#### Goal
Without altering anything, output the material below.

[START Data excerpts]

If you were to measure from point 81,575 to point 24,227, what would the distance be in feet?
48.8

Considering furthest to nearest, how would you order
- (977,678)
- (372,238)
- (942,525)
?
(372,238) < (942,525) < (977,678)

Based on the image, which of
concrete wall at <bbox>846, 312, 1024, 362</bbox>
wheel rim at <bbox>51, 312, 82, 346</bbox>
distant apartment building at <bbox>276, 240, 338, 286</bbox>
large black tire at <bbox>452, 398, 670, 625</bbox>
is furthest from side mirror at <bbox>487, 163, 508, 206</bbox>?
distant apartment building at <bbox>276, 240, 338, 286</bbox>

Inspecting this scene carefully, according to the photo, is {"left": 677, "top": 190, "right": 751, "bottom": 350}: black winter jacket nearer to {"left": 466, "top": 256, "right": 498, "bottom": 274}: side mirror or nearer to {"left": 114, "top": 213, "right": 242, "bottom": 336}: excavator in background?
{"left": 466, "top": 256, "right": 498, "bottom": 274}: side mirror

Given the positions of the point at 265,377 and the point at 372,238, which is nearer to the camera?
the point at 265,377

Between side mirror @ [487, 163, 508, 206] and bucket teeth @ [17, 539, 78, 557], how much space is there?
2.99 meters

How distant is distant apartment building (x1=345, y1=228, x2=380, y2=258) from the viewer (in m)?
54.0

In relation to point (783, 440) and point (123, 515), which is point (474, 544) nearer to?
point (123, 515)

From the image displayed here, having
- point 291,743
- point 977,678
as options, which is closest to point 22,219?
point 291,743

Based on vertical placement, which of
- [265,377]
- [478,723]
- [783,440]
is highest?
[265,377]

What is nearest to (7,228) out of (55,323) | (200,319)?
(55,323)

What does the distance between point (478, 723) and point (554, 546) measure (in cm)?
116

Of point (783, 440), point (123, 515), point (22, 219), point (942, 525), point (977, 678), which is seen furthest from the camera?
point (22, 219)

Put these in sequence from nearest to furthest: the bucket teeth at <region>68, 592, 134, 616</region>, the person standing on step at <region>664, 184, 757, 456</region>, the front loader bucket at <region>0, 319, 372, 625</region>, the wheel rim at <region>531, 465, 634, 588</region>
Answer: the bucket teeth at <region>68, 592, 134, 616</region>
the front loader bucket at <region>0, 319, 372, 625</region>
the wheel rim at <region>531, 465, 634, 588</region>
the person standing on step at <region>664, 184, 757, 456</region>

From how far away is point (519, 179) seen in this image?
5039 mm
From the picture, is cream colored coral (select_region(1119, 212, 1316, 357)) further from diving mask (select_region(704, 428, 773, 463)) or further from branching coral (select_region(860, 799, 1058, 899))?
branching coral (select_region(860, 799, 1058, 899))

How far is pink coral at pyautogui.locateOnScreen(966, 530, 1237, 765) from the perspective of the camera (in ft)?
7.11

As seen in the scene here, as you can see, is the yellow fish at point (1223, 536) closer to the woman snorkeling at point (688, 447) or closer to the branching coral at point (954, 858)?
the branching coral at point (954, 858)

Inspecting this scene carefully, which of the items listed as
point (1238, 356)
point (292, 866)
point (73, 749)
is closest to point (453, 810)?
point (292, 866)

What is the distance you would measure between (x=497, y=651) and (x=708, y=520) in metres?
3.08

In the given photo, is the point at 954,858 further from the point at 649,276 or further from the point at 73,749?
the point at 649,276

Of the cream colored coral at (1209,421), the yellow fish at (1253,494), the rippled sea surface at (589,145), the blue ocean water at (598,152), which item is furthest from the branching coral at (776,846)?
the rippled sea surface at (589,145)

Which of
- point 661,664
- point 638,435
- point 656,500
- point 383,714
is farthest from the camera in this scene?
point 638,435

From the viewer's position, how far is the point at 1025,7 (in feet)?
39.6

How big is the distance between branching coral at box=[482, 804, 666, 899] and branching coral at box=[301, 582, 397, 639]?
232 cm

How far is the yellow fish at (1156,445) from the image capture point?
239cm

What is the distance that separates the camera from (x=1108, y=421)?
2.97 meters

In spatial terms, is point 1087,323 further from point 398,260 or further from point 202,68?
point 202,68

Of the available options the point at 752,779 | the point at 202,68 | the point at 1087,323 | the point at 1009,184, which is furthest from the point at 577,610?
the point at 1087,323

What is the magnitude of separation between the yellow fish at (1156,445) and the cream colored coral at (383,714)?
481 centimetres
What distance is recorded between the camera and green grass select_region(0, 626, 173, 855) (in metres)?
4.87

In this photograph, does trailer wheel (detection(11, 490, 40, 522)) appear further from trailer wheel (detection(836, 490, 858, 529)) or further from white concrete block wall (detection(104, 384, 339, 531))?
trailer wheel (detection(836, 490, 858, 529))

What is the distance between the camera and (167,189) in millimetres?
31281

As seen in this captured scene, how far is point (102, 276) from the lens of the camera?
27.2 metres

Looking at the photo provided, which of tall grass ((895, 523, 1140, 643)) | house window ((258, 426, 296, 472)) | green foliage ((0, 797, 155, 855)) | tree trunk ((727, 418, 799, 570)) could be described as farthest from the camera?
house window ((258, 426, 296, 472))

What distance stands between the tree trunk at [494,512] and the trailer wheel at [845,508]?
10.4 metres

[END Data excerpts]

#### Exercise answer
If you were to measure from point 81,575 to point 24,227, what would the distance be in feet?
48.8

Considering furthest to nearest, how would you order
- (977,678)
- (372,238)
- (942,525)
?
(372,238) < (942,525) < (977,678)

Based on the image, which of
concrete wall at <bbox>846, 312, 1024, 362</bbox>
wheel rim at <bbox>51, 312, 82, 346</bbox>
distant apartment building at <bbox>276, 240, 338, 286</bbox>
large black tire at <bbox>452, 398, 670, 625</bbox>
is furthest from side mirror at <bbox>487, 163, 508, 206</bbox>?
distant apartment building at <bbox>276, 240, 338, 286</bbox>

Inspecting this scene carefully, according to the photo, is {"left": 677, "top": 190, "right": 751, "bottom": 350}: black winter jacket nearer to {"left": 466, "top": 256, "right": 498, "bottom": 274}: side mirror or nearer to {"left": 114, "top": 213, "right": 242, "bottom": 336}: excavator in background?
{"left": 466, "top": 256, "right": 498, "bottom": 274}: side mirror

Given the positions of the point at 265,377 and the point at 372,238, which is nearer to the camera?
the point at 265,377

Between side mirror @ [487, 163, 508, 206] and bucket teeth @ [17, 539, 78, 557], how much space is there?
2.99 meters

How distant is distant apartment building (x1=345, y1=228, x2=380, y2=258) from the viewer (in m)?
54.0

In relation to point (783, 440) and point (123, 515), which is point (474, 544) nearer to?
point (123, 515)

From the image displayed here, having
- point 291,743
- point 977,678
as options, which is closest to point 22,219?
point 291,743

Based on vertical placement, which of
- [265,377]
- [478,723]
- [783,440]
is highest?
[265,377]

What is nearest to (7,228) out of (55,323) | (200,319)?
(55,323)

What does the distance between point (478, 723) and point (554, 546) measure (in cm)?
116

Of point (783, 440), point (123, 515), point (22, 219), point (942, 525), point (977, 678), which is seen furthest from the camera?
point (22, 219)

Put these in sequence from nearest to furthest: the bucket teeth at <region>68, 592, 134, 616</region>, the person standing on step at <region>664, 184, 757, 456</region>, the front loader bucket at <region>0, 319, 372, 625</region>, the wheel rim at <region>531, 465, 634, 588</region>
Answer: the bucket teeth at <region>68, 592, 134, 616</region>
the front loader bucket at <region>0, 319, 372, 625</region>
the wheel rim at <region>531, 465, 634, 588</region>
the person standing on step at <region>664, 184, 757, 456</region>

From how far away is point (519, 179) seen in this image?
5039 mm
From the picture, is cream colored coral (select_region(1119, 212, 1316, 357)) further from diving mask (select_region(704, 428, 773, 463)) or further from branching coral (select_region(860, 799, 1058, 899))?
branching coral (select_region(860, 799, 1058, 899))

How far is pink coral at pyautogui.locateOnScreen(966, 530, 1237, 765) from the perspective of the camera (in ft)?
7.11

As seen in the scene here, as you can see, is the yellow fish at point (1223, 536) closer to the woman snorkeling at point (688, 447) or closer to the branching coral at point (954, 858)?
the branching coral at point (954, 858)

Inspecting this scene carefully, which of the items listed as
point (1238, 356)
point (292, 866)
point (73, 749)
is closest to point (453, 810)?
point (292, 866)

What is the distance you would measure between (x=497, y=651) and (x=708, y=520) in metres?
3.08

In the given photo, is the point at 954,858 further from the point at 649,276 or further from the point at 73,749?
the point at 649,276

Of the cream colored coral at (1209,421), the yellow fish at (1253,494), the rippled sea surface at (589,145), the blue ocean water at (598,152), which item is furthest from the branching coral at (776,846)?
the rippled sea surface at (589,145)

Which of
- point 661,664
- point 638,435
- point 656,500
- point 383,714
is farthest from the camera in this scene?
point 638,435

From the viewer's position, how far is the point at 1025,7 (in feet)?
39.6

How big is the distance between branching coral at box=[482, 804, 666, 899] and branching coral at box=[301, 582, 397, 639]?
232 cm

How far is the yellow fish at (1156,445) from the image capture point?
239cm

What is the distance that separates the camera from (x=1108, y=421)?
2.97 meters

In spatial terms, is point 1087,323 further from point 398,260 or further from point 202,68?
point 202,68

Of the available options the point at 752,779 | the point at 202,68 | the point at 1087,323 | the point at 1009,184, which is furthest from the point at 577,610?
the point at 1087,323

What is the magnitude of separation between the yellow fish at (1156,445) and the cream colored coral at (383,714)?
481 centimetres
What distance is recorded between the camera and green grass select_region(0, 626, 173, 855) (in metres)?
4.87

In this photograph, does trailer wheel (detection(11, 490, 40, 522)) appear further from trailer wheel (detection(836, 490, 858, 529)) or further from white concrete block wall (detection(104, 384, 339, 531))?
trailer wheel (detection(836, 490, 858, 529))

What is the distance between the camera and (167,189) in millimetres?
31281

As seen in this captured scene, how far is point (102, 276) from the lens of the camera?
27.2 metres

Looking at the photo provided, which of tall grass ((895, 523, 1140, 643)) | house window ((258, 426, 296, 472)) | green foliage ((0, 797, 155, 855)) | tree trunk ((727, 418, 799, 570)) could be described as farthest from the camera?
house window ((258, 426, 296, 472))

What distance stands between the tree trunk at [494,512] and the trailer wheel at [845,508]?
10.4 metres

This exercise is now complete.